Foto: balswing – via Flickr – CC
- Ist Greifswald Deutschlands neue Fahrradhauptstadt? vom 21. Oktober 2009
- “Rowdys” gegen “Wegelagerer” – Fahrradkontrollen in Greifswald vom 4. Dezember 2009
- Vorerst nur symbolisch eröffnet: Fahrradstraße auf der Petershagenallee vom 5. Juni 2009









Die Statistik ist bereits über ein halbes Jahr alt. Der Nachrichtengehalt ist gering.
korrekt – ist auch mehr amüsant
Sven, habt ihr nichts besseres zutun als Sebastian ständig zu kritisieren? Schätzt doch bitte mal die Arbeit von ihm oder macht es besser!
und wer bist du t.? sebastians psychotherapeut, der ihn bei jedweden angriffen aufbaut, tröstet und verteidigt?
Nein, warum sollte ich!? Ich habe allerdings Respekt vor seiner Arbeit! Vielleicht sollten sich hier so manche davon eine Scheibe abschneiden
Sorry, die Kommentarfunktion ist nicht nur Dekoration, sondern sollte sicherlich auch im Interesse von Sebastian genutzt werden. Da der Informationsgehalt der Nachricht gering und die Aktualität nicht gegeben ist, kann hier auch entsprechend kommentiert werden. Ich bin mir sicher, dass Sebastian solche Kritik verkraftet, ohne an physische und psychische Grenzen zu stoßen.

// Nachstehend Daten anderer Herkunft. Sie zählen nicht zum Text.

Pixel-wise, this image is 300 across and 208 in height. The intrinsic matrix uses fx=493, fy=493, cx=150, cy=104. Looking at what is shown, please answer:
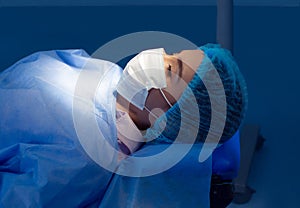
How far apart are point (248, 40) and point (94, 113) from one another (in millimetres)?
1716

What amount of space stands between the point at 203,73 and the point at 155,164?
23cm

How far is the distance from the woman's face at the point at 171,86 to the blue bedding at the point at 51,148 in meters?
0.07

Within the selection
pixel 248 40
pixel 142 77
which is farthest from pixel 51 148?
pixel 248 40

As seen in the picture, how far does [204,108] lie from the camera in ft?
3.48

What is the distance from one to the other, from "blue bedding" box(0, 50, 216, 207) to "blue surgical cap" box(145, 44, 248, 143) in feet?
0.20

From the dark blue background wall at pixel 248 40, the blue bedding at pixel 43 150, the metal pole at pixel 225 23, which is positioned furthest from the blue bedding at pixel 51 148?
the dark blue background wall at pixel 248 40

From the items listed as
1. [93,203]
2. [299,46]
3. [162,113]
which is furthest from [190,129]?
[299,46]

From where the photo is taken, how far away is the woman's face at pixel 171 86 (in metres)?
1.10

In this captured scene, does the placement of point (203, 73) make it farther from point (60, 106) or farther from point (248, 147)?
point (248, 147)

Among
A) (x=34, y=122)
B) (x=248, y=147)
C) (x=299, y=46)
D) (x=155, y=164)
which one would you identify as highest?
(x=34, y=122)

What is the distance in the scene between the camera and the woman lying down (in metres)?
0.93

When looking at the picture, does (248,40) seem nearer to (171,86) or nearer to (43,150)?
(171,86)

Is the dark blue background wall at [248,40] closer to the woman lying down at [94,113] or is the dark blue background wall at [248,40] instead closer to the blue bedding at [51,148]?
the woman lying down at [94,113]

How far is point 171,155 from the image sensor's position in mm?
1023
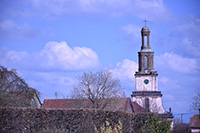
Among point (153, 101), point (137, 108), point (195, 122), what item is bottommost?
point (195, 122)

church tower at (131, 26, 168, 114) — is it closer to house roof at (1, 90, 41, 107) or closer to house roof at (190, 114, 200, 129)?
house roof at (190, 114, 200, 129)

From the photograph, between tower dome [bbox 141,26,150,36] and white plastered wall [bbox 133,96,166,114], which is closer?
white plastered wall [bbox 133,96,166,114]

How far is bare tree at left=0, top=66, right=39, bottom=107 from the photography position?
24547 mm

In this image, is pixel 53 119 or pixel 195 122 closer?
pixel 53 119

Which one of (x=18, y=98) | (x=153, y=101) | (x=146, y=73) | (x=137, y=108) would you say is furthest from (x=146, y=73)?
(x=18, y=98)

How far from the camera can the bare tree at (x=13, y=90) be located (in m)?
24.5

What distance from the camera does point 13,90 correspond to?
25.8 m

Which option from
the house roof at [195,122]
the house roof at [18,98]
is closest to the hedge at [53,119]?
the house roof at [18,98]

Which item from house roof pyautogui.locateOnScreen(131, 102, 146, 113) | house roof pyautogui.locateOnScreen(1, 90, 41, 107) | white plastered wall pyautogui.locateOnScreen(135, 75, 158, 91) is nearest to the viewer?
house roof pyautogui.locateOnScreen(1, 90, 41, 107)

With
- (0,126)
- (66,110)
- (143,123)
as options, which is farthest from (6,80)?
(143,123)

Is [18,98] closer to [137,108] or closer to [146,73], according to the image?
[137,108]

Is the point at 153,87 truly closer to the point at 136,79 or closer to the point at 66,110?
the point at 136,79

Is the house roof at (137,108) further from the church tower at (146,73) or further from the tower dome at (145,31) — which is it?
the tower dome at (145,31)

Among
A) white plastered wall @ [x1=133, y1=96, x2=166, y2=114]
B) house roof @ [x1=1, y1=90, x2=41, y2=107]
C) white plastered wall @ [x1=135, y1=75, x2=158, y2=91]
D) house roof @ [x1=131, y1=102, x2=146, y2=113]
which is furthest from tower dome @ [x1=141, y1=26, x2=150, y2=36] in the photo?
house roof @ [x1=1, y1=90, x2=41, y2=107]
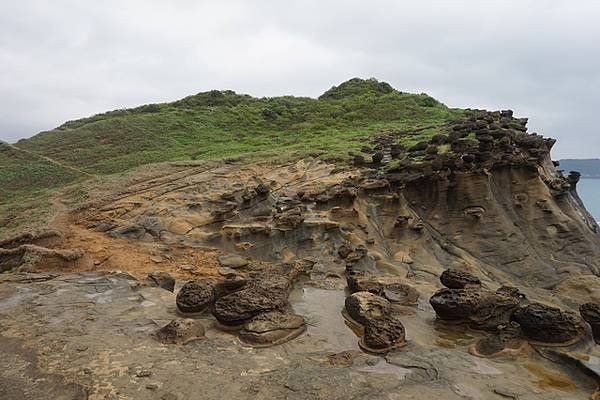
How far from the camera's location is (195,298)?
26.8 feet

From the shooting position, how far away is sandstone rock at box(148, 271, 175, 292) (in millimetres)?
9532

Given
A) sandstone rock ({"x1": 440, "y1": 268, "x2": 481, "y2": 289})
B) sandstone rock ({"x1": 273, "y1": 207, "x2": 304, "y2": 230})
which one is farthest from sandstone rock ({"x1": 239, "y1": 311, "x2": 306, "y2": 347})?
sandstone rock ({"x1": 273, "y1": 207, "x2": 304, "y2": 230})

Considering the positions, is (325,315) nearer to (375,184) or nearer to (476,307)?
(476,307)

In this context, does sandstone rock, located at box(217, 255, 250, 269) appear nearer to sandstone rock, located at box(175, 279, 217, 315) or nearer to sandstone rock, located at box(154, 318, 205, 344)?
sandstone rock, located at box(175, 279, 217, 315)

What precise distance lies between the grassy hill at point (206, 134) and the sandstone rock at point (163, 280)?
6.58m

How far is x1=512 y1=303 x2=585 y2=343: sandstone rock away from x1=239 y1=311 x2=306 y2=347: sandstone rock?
3.60 m

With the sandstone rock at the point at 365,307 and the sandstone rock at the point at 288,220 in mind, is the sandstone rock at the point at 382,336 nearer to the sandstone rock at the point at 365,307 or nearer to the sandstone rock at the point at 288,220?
the sandstone rock at the point at 365,307

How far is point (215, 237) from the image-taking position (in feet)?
43.4

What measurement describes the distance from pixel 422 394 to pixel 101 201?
1274 cm

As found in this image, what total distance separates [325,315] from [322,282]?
2467 mm

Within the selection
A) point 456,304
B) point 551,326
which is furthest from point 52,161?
point 551,326

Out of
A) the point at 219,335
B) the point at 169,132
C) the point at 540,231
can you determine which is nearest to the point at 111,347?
the point at 219,335

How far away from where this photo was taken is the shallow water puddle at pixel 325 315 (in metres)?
7.20

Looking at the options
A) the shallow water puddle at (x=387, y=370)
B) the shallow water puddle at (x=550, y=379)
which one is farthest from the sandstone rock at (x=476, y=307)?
the shallow water puddle at (x=387, y=370)
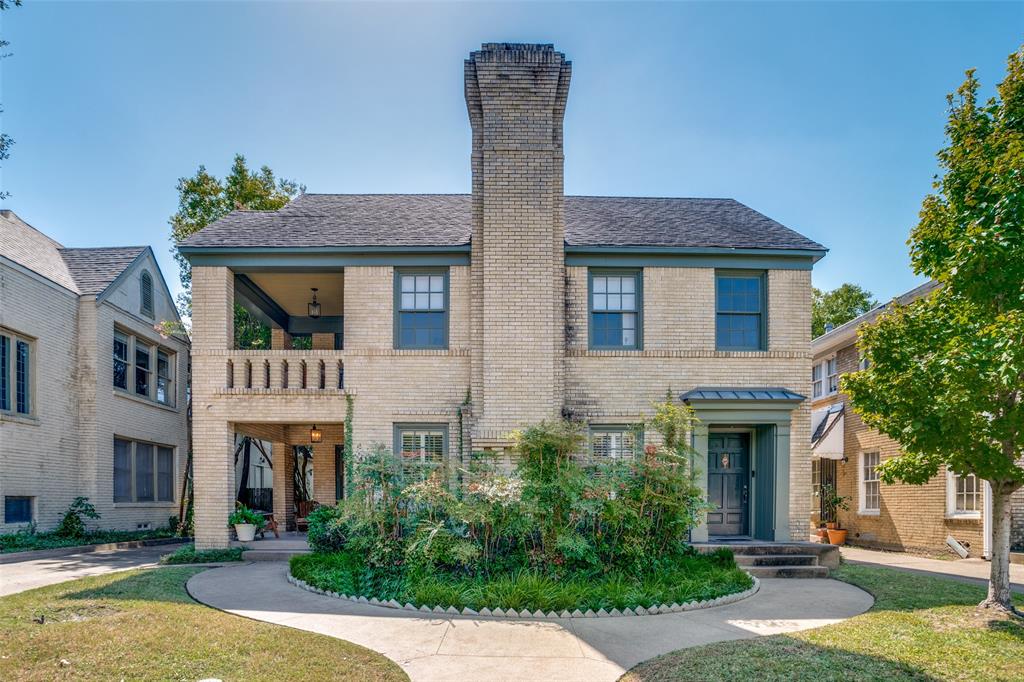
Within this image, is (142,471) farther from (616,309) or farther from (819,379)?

Bei uns an der TU Clausthal haben 70% ein Auto – aber wie soll man auch sonst hier hochkommen?
Im normalen Uni-Alltag nehmen sicher 50% das Auto, 20% das Fahrrad und 30% die Füße.
[...] Glasscherben wie hier immer auf den Wegen liegen und so miserabel wie die Fahrradwege in der Fahrradhauptstadt sind. Da sind meine bisher nur drei Reifenpannen noch recht wenig, radel ich doch tagtäglich [...]
[...] ist Fahrradfahren bei feuchter Witterung in Greifswald alles andere als vergnüglich. Obwohl es sehr viele Fahrräder in der Hansestadt gibt, ist das Wegenetz extrem schlecht ausgebaut – und entwickelt mit seinen Schlaglöchern und Pfützen [...]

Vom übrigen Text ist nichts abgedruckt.